Advanced seafood safety and quality techniques give producers valuable assessments in seconds – not days

Yiming Feng is developing a non-destructive seafood analysis tool to detect critical safety and quality information. These strategies can significantly reduce processing delays and spoilage risk, improving the competitiveness of Virginia's seafood economy in national markets.

 By Julie Shlisky

Many health advantages are associated with eating seafood, which is rich in lean protein, omega-3 fatty acids and other nutrients. Seafood consumption in the United States has been increasing for decades. As one of the largest seafood producers in the nation, Virginia has an estimated $1.1 billion seafood industry.

The composition of seafood and the environment from which it is harvested make it highly perishable. Proper handling, storage, and cooking are crucial to maintain food quality and safety. 

Yet seafood supply chains have long faced challenges in quality and safety monitoring during harvesting, processing, transportation, and retailing. Methods for detecting key safety parameters typically require laboratory testing that can take 24-48 hours, causing delays and increasing spoilage risk.

Assistant Professor Yiming Feng’s Hatch Project at the Virginia Seafood Agricultural Research and Extension Center is developing a hyperspectral imaging system that can detect critical safety and quality parameters in seconds rather than days. This advanced sensing and imaging technique monitors histamine levels, an indicator of spoilage, and bacterial counts in seafood.

“Reducing testing time from days to seconds would give seafood processors access to real-time product safety and quality information about their supply chain,” Feng said.

The benefits could be far-reaching.

“There is a potential to transform subjective quality assessments and delayed safety testing into automated, objective measurements in a fraction of the time,” he added.

This technology offers advantages to multiple stakeholders in the industry. Seafood producers would gain access to premium markets that require the highest levels of quality control with a reduction in product losses.

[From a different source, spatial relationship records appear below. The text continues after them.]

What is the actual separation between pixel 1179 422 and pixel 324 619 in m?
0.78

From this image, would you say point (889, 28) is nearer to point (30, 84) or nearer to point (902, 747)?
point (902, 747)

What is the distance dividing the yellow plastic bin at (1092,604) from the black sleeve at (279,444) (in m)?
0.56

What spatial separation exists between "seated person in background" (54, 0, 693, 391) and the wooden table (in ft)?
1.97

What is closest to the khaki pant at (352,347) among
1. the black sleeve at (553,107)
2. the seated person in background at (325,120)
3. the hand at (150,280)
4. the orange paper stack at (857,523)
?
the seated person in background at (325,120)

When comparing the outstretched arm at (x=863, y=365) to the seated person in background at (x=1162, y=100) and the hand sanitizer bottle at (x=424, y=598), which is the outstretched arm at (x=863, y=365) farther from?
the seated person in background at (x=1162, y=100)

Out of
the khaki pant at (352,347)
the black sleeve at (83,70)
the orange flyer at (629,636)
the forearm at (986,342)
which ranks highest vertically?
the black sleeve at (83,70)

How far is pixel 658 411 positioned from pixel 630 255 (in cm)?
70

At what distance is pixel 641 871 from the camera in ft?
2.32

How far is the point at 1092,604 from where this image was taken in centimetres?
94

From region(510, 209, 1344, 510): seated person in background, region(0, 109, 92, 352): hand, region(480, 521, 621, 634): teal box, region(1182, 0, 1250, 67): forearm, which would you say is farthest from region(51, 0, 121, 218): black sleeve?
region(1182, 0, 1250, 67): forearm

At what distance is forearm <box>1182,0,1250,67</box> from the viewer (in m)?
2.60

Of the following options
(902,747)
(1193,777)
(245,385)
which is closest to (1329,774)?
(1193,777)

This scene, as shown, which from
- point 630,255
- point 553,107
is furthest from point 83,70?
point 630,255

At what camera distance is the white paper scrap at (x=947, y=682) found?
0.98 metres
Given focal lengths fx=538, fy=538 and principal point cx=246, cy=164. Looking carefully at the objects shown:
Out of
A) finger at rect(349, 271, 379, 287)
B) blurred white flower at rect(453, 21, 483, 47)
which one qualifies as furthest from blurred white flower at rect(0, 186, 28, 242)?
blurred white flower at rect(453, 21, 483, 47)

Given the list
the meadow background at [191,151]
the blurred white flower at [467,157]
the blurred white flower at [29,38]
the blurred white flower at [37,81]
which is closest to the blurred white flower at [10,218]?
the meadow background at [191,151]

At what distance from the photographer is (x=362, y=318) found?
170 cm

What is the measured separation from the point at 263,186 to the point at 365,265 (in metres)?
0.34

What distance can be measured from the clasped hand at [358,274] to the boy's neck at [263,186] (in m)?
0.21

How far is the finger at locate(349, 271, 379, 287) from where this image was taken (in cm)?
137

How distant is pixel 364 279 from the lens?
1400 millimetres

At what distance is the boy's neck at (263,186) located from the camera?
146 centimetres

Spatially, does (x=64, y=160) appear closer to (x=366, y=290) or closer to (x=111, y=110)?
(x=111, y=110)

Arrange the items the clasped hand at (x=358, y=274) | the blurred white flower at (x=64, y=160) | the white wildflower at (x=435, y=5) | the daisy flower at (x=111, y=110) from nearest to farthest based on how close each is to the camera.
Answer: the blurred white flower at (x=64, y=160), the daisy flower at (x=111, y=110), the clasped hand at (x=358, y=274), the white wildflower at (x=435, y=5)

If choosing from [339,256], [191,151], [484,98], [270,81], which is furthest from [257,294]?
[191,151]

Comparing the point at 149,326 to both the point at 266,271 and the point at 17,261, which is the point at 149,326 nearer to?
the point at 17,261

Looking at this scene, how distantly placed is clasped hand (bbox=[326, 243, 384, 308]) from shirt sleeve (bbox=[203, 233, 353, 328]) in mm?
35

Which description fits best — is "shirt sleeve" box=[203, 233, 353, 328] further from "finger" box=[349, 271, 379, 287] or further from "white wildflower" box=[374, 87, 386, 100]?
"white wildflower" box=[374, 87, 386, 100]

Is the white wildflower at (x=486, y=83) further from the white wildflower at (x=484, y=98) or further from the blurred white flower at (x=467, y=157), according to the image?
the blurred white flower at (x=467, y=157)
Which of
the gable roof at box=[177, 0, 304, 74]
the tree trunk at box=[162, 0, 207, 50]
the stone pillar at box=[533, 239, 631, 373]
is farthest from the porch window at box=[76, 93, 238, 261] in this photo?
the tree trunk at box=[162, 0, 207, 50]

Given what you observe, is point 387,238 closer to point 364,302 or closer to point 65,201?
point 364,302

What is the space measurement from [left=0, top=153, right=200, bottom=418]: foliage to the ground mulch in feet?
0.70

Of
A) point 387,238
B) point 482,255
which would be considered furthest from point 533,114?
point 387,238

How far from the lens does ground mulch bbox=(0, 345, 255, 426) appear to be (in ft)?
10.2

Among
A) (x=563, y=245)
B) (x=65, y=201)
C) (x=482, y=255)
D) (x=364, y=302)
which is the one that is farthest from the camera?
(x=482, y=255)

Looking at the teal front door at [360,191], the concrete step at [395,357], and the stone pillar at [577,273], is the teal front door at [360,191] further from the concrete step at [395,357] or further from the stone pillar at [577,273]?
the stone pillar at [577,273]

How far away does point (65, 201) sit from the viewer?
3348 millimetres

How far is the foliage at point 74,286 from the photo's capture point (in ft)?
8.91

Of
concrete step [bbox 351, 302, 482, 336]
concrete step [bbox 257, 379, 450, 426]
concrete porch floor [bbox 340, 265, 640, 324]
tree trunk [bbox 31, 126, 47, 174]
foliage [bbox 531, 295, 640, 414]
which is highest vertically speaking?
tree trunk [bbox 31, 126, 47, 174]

Likewise, safety regulators and inspectors — who contend with frequent seafood recalls — will value better tools to comply with FDA safety requirements. 

If customers encounter more consistent food safety and quality assurances and better protection from histamine poisoning and bacterial contamination, improved trust and market demand would prime the industry for growth.

Feng and his team are developing and validating the hyperspectral imaging technology for quality and safety detection, with hopes it could serve widely as a complementary rapid method to probe food safety. The project has also catalyzed the development of an intelligent seafood processing automation system that would integrate this real-time detection with robotic sorting, grading, and packaging. These scalable solutions could eventually expand to include oysters, blue crabs, and other commercial fish, benefitting an array of Virginia's seafood processors.